Therapeutic potential of clinical-grade human induced pluripotent stem cell-derived cardiac tissuesCentral MessagePerspective
Hiroaki Osada, MD, PhD,
Masahide Kawatou, MD, PhD,
Daiki Fujita, MS,
Yasuhiko Tabata, PhD, DMedSci, DPharm,
Kenji Minatoya, MD, PhD,
Jun K. Yamashita, MD, PhD,
Hidetoshi Masumoto, MD, PhD
Affiliations
Hiroaki Osada, MD, PhD
Department of Cardiovascular Surgery, Graduate School of Medicine, Kyoto University, Kyoto, Japan; Department of Cell Growth and Differentiation, Center for iPS Cell Research and Application, Kyoto University, Kyoto, Japan
Masahide Kawatou, MD, PhD
Department of Cardiovascular Surgery, Graduate School of Medicine, Kyoto University, Kyoto, Japan; Department of Cell Growth and Differentiation, Center for iPS Cell Research and Application, Kyoto University, Kyoto, Japan
Daiki Fujita, MS
iHeart Japan Corporation, Kyoto, Japan
Yasuhiko Tabata, PhD, DMedSci, DPharm
Department of Biomaterials, Institute for Frontier Life and Medical Sciences, Kyoto University, Kyoto, Japan
Kenji Minatoya, MD, PhD
Department of Cardiovascular Surgery, Graduate School of Medicine, Kyoto University, Kyoto, Japan
Jun K. Yamashita, MD, PhD
Department of Cell Growth and Differentiation, Center for iPS Cell Research and Application, Kyoto University, Kyoto, Japan; Jun K. Yamashita, MD, PhD, Department of Cell Growth and Differentiation, Center for iPS Cell Research and Application, Kyoto University, 53 Shogoin-Kawaharacho, Sakyo-ku, Kyoto 606-8507, Japan.
Hidetoshi Masumoto, MD, PhD
Department of Cardiovascular Surgery, Graduate School of Medicine, Kyoto University, Kyoto, Japan; Clinical Translational Research Program, RIKEN Center for Biosystems Dynamics Research, Kobe, Japan; Address for reprints: Hidetoshi Masumoto, MD, PhD, Department of Cardiovascular Surgery, Graduate School of Medicine, Kyoto University, 54 Shogoin-Kawaharacho, Sakyo-ku, Kyoto 606-8507, Japan.

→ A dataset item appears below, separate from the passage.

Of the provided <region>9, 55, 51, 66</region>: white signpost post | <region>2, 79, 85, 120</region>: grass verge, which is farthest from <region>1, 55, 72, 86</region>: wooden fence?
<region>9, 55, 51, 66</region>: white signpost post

Objectives: To establish a protocol to prepare and transplant clinical-grade human induced pluripotent stem cell (hiPSC)-derived cardiac tissues (HiCTs) and to evaluate the therapeutic potential in an animal myocardial infarction (MI) model. Methods: We simultaneously differentiated clinical-grade hiPSCs into cardiovascular cell lineages with or without the administration of canonical Wnt inhibitors, generated 5- layer cell sheets with insertion of gelatin hydrogel microspheres (GHMs) (HiCTs), and transplanted them onto an athymic rat MI model. Cardiac function was evaluated by echocardiography and cardiac magnetic resonance imaging and compared with that in animals with sham and transplantation of 5-layer cell sheets without GHMs. Graft survival, ventricular remodeling, and neovascularization were evaluated histopathologically. Results: The administration of Wnt inhibitors significantly promoted cardiomyocyte (CM) (P < .0001) and vascular endothelial cell (EC) (P = .006) induction, which resulted in cellular components of 52.0 ± 6.1% CMs and 9.9 ± 3.0% ECs. Functional analyses revealed the significantly lowest left ventricular end-diastolic volume and highest ejection fraction in the HiCT group. Histopathologic evaluation revealed that the HiCT group had a significantly larger median engrafted area (4 weeks, GHM(-) vs HiCT: 0.4 [range, 0.2-0.7] mm2 vs 2.2 [range, 1.8-3.1] mm2; P = .005; 12 weeks, 0 [range, 0-0.2] mm2 vs 1.9 [range, 0.1-3.2] mm2; P = .026), accompanied by the smallest scar area and highest vascular density at the MI border zone. Conclusions: Transplantation of HiCTs generated from clinical-grade hiPSCs exhibited a prominent therapeutic potential in a rat MI model and may provide a promising therapeutic strategy in cardiac regenerative medicine.